Composites- Fibre Phase 1 Flashcards
Why is a small diameter fibrous form stronger than the equivalent bulk material form in brittle materials?
Lower probability of critical flaws
3 types of fibrous reinforcement
Whiskers: 10-100nm, e.g graphite, SiC
Fibres: 5-15μm, e.g glass, carbon, polymeric
Wires: 0.1-1mm, e.g steel wire
Whiskers information
Very small diameter fibres. Highly crystalline, very low number of flaws, very high strength. Very high aspect ratio. Highly efficient reinforcement (if in right place/orientation). Difficult to combine into a matrix as high crystallinity means few surface flaws or functional groups to adhere to. Very expensive. HARN (high aspect ratio nanoparticles) health concerns (need breathing apparatus). Very high specific tensile strength and specific tensile modulus
Wires information
Basically larger diameter fibres. Limited true composite applications. Much lower specific tensile strength and modulus than fibres or whiskers
How do fibres lie between extremes of whiskers and wires?
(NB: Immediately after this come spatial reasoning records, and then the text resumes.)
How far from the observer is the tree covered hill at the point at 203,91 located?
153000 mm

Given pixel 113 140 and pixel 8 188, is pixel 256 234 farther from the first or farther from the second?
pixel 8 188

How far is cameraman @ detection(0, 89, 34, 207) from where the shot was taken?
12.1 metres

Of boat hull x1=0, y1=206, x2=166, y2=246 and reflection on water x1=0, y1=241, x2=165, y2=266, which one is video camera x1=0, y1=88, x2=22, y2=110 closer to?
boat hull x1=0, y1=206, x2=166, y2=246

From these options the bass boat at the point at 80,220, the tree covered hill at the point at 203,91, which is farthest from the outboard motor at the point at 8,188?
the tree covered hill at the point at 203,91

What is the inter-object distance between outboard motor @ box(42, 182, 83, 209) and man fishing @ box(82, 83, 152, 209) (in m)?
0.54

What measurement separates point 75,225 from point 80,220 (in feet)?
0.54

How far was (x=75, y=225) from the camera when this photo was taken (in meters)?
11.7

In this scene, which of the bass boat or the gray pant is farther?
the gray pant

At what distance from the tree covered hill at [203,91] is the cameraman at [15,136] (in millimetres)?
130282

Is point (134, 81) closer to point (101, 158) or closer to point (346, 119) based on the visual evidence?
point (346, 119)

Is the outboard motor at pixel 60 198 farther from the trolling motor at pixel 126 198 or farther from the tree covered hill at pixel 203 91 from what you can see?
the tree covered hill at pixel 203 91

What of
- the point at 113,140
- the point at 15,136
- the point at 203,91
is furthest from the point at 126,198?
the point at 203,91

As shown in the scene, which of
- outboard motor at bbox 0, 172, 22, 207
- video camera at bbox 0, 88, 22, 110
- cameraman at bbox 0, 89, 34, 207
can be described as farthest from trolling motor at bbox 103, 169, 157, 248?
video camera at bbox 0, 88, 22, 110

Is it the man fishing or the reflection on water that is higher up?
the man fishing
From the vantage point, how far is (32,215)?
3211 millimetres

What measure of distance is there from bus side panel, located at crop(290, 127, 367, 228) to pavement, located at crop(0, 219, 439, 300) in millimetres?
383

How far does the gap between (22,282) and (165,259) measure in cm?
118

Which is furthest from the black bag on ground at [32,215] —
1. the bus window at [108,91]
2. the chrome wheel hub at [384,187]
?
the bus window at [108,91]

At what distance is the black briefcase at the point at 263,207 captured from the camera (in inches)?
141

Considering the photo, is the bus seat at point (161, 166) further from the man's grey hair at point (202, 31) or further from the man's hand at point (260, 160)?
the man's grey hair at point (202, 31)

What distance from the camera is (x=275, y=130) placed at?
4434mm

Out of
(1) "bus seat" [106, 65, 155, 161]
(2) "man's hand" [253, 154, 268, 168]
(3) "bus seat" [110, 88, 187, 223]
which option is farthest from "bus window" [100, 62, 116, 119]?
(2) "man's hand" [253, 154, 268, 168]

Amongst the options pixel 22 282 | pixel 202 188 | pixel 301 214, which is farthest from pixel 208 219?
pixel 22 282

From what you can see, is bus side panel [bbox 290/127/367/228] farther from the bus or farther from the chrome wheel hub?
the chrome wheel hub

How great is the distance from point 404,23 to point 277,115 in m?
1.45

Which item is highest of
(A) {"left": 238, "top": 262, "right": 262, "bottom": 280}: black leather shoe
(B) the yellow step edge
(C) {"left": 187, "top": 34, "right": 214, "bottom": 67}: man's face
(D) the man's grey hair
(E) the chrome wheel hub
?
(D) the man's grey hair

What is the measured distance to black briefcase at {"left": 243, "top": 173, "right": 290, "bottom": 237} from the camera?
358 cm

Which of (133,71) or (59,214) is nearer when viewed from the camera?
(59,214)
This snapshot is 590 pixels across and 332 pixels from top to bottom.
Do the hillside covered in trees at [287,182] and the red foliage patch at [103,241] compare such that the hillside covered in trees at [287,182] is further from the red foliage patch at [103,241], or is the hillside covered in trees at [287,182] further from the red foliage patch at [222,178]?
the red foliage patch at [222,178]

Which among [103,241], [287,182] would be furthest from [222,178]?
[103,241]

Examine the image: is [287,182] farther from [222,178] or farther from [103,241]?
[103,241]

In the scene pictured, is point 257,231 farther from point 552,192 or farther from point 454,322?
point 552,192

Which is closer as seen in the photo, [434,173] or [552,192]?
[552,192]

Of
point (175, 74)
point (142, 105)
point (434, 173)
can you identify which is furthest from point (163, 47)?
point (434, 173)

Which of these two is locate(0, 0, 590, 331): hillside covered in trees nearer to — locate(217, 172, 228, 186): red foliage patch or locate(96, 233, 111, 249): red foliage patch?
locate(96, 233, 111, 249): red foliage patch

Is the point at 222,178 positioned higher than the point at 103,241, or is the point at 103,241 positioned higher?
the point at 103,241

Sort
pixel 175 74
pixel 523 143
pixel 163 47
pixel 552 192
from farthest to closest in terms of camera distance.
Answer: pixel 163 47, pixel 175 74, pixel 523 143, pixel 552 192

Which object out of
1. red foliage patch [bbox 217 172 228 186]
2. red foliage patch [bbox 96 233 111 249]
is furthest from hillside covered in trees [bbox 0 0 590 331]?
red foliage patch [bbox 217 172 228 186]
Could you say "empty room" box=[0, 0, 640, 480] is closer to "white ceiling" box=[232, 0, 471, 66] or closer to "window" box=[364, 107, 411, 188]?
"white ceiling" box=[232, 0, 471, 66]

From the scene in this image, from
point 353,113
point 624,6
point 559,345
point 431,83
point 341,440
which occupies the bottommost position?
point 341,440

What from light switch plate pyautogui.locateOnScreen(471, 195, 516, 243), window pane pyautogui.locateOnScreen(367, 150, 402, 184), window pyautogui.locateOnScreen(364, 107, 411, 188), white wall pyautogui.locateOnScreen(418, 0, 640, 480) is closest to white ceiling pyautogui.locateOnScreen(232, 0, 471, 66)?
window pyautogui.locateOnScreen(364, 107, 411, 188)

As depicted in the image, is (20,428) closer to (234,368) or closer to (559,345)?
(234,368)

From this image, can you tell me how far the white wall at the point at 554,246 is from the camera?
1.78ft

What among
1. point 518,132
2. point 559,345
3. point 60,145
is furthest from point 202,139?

Good properties and efficient reinforcement.
Processing is economically viable
Cost, modulus and strength of glass, carbon and polymeric fibres
Glass: low cost, medium modulus, medium-high strength.
Carbon: high cost, high-very high modulus, high-very high strength.
Polymeric: medium-high cost, medium-high modulus, medium-high strength
Structure of glass in glass fibres
Based on SiO2 with other oxides added. Series of interconnected tetrahedral SiO2 groups repeated in 3D with Si atoms at centre, O atoms at vertices and strong covalent bonds between atoms. Usually amorphous. Some crystallisation possible at high T leading to reduction in strength
Physical properties of glass in bulk or fibre
Bulk: transparent, hard, corrosion resistant, chemically inert.
Fibre form: stiff, strong, relatively flexible
Isotropy of glass fibres
Same properties parallel to fibre direction (longitudinal) as perpendicular to fibre direction (transverse). Contrast to carbon/polymeric fibres
What do low valency elements do in glass?
Low valency elements in the oxide mixture preferentially bond to the O. E.g Ca, Na, K. Reduces stiffness and strength but improves processing
Types of glass fibres used in composites
E-glass (electrical): good strength, stiffness, electrical and weathering properties, cheapest so most common
C-glass (corrosion): better corrosion resistance, lower strength.
S-glass (strength): more expensive, higher strength, tensile modulus and temperature resistance.
ECR and AR glasses: for acid and alkali resistance
Glass fibre applications
Marine: boat/ship/yacht hulls
Automotive: car/truck/bus shells
Military: minesweepers, aircraft radomes and interiors
Construction: panels, beams, gratings, pipes, ladders, handrails, trench covers, platforms.
Storage tanks and silos. Elec equipment, printed circuit boards. Bath and shower enclosures
How are glass fibres made ?
Weigh and dry mix oxide powders in correct proportions. Pass to refractory furnace and melt and homogenise at 1370C. Pass to refiner at 1340C which completes homogenisation and allows for removal of bubbles. Pass to forehearth at 1250C which allows extrusion of molten glass out through Pt bushings with thousands of holes. Draw fibres down rapidly at 60m/s. Quench fibres using air or sprayed water to solidify them. Size fibres (coat). Process (wind or chop)
What is diameter of fibres controlled by?
Viscosity of melt (dependent on composite and temperature).
Size of bushing holes.
Drawing speed.
E-glass usually 8-15μm diameter
Processing of glass fibres
Continuous strand (over 100mm long) is long fibres.
Chopped strand (3-100mm long) is short fibres.
Hammer milled (30μm-3mm long) is particulate.